HT reviewer Chintan Girish Modi picks his favourite reads of 2020

No catering to clichés: An author’s honest exploration of her struggles with mental health
Hindustan Times | By HT Correspondent
UPDATED ON DEC 19, 2020 05:01 PM IST

Manjiri Indurkar’s memoir It’s All in Your Head, M is the most unpretentious book I have read in 2020. It struck a chord mostly because it comes from a place that is sincere and heartfelt. It is obvious that she has written this book not to dazzle prospective readers with her beautiful prose but to find release, make meaning, and communicate with an interested audience.

Published by Tranquebar, it is described on the blurb as “a coming-of-age story... an exploration of the author’s struggles with mental health.” While this is accurate, it also belongs to the genre of ‘autopathography’, which writers use to process and articulate their lived experience of illness. Audre Lorde, Lata Mani, and Susan Sontag are some of its most famous practitioners.
This book is refreshing because the author does not employ any of the jargon that mental health professionals use.
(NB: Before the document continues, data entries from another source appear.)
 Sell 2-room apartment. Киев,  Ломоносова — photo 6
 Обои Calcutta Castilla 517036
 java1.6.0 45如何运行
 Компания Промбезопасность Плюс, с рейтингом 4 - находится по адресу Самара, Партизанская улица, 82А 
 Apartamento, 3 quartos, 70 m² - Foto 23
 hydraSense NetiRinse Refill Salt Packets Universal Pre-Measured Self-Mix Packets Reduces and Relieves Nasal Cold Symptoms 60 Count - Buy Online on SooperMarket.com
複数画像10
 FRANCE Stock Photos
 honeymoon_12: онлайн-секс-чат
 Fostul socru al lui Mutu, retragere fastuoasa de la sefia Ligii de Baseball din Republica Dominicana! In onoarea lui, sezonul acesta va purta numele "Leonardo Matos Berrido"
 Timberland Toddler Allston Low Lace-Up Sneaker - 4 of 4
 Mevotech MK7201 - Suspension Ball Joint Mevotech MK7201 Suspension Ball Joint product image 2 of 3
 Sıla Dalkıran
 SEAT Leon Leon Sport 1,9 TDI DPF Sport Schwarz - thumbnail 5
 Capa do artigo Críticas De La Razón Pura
Indurkar focuses on narrating what happened to her, and how she came to understand it, instead of trying to educate the reader by stuffing her book with secondary research. Her tone is such that it seems like she is speaking to a trusted friend at a sleepover.
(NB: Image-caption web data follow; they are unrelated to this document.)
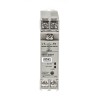 Omron Switched Mode DIN Rail Power Supply 264V AC Input 24V DC 650 mA Output 15W S8VS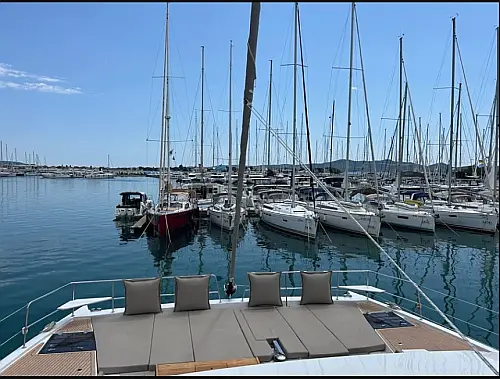 boat-image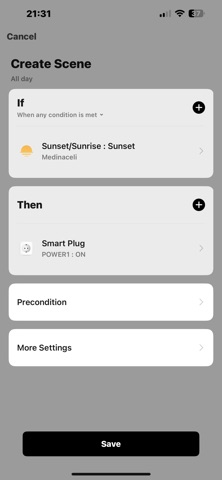Connect Lar Screenshot 5 of 6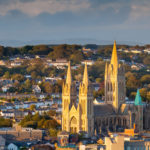 Truro – The Five Minute Spare Guide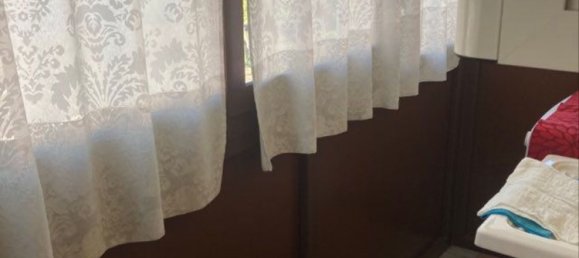 Villa de 8 habitaciónes en San Nicola la Strada, Italy No. 65097 25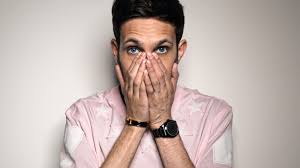 Available to hire in watford and all over the uk. Win Dynamo Studio Audience Tickets Dynamo Magician Impossible W Channel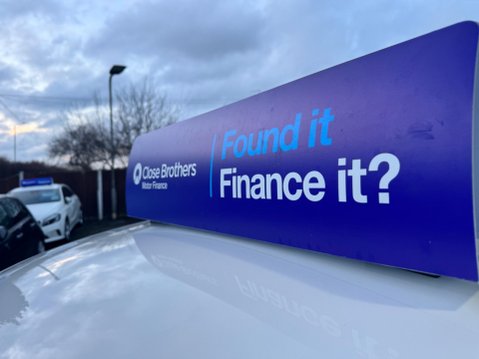 Volkswagen Polo 1.0 BlueMotion Tech SE Euro 6 (s/s) 3dr 10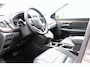 Honda CR-V 1.5 VTEC TURBO 193pk AWD CVT Lifestyle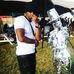 Jordan Wesley - Facebook
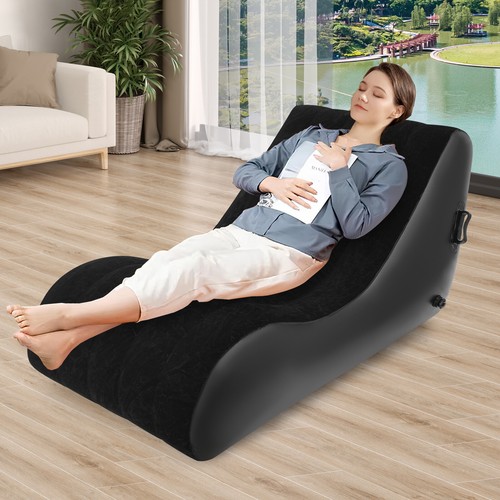 Divano letto forma s - di,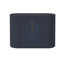LG QP5 Soundbar - 3.1.2Ch / 320W / Black Accessories > Audio > Speakers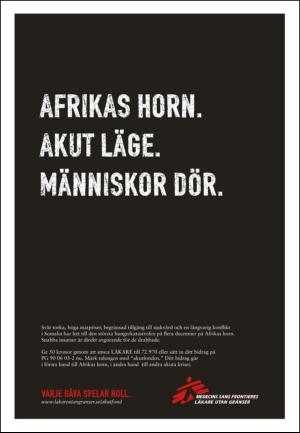 nyaludvikatidning_seksjon-20110924_000_00_00_028.pdf
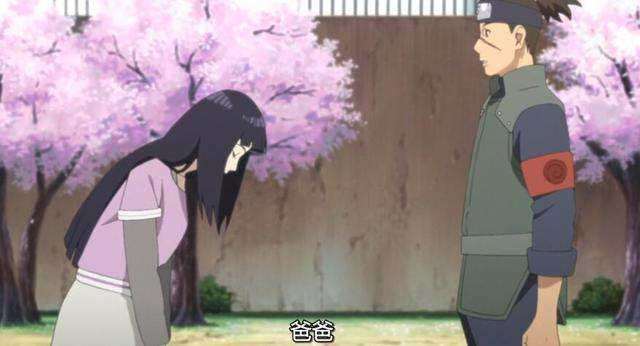  《火影忍者》中十大优秀老师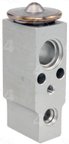 Four Seasons 3155NK A/C Compressor and Component Kit - view 1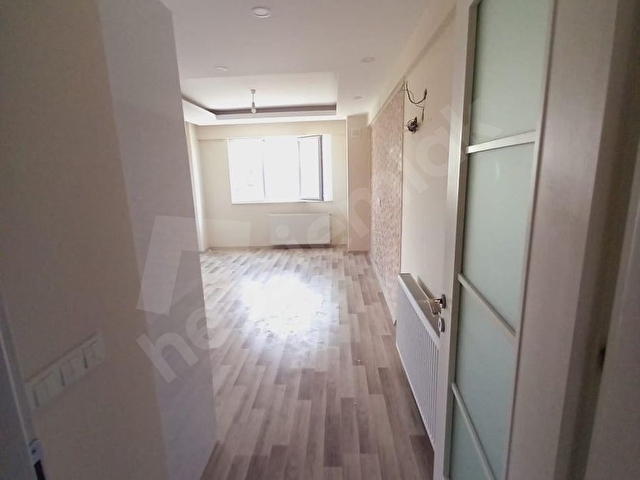 MUĞLA ORTACA DA KİRALIK 2+1 DAİRE - Görsel 21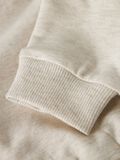 Product image thumbnail 3 REGULAR FIT SWEAT PANTS, Peyote Melange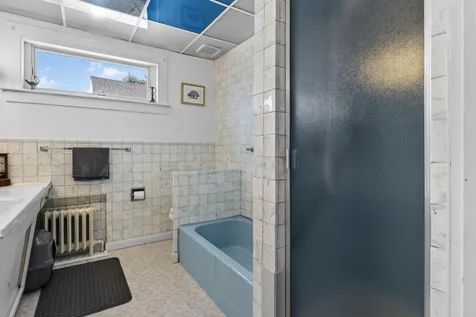 45 Bedford Street Bath ME 04530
Reviewer Chintan Girish Modi
Reviewer Chintan Girish Modi

The author’s home town, Jabalpur, is an unmissable presence in this book, and so is Bollywood. They are important because they have played a formative role in her life, and given her a vocabulary to talk about love as well as pain. They have taught her that familiarity should not be mistaken for safety; grandmothers can shield abusers, boyfriends can cheat, and therapists can become over-friendly. Being let down is a terrible feeling.
The belief that the body and the mind are separate entities is easily shattered in Indurkar’s narrative. She opens up about her various health conditions and addresses how each one is connected to the history of abuse she was subjected to quite early in her life. This must have been utterly draining but she assures the reader that she needed to write in order to heal.
Those who expect an inspirational tale of courage against all odds might feel disappointed because the author is not interested in catering to clichés. There are no grand proclamations about recovery or closure because she seems aware of how slippery these terms are. Indurkar writes, “This, by no means, is the end of my story. But I am choosing to stop here for now.”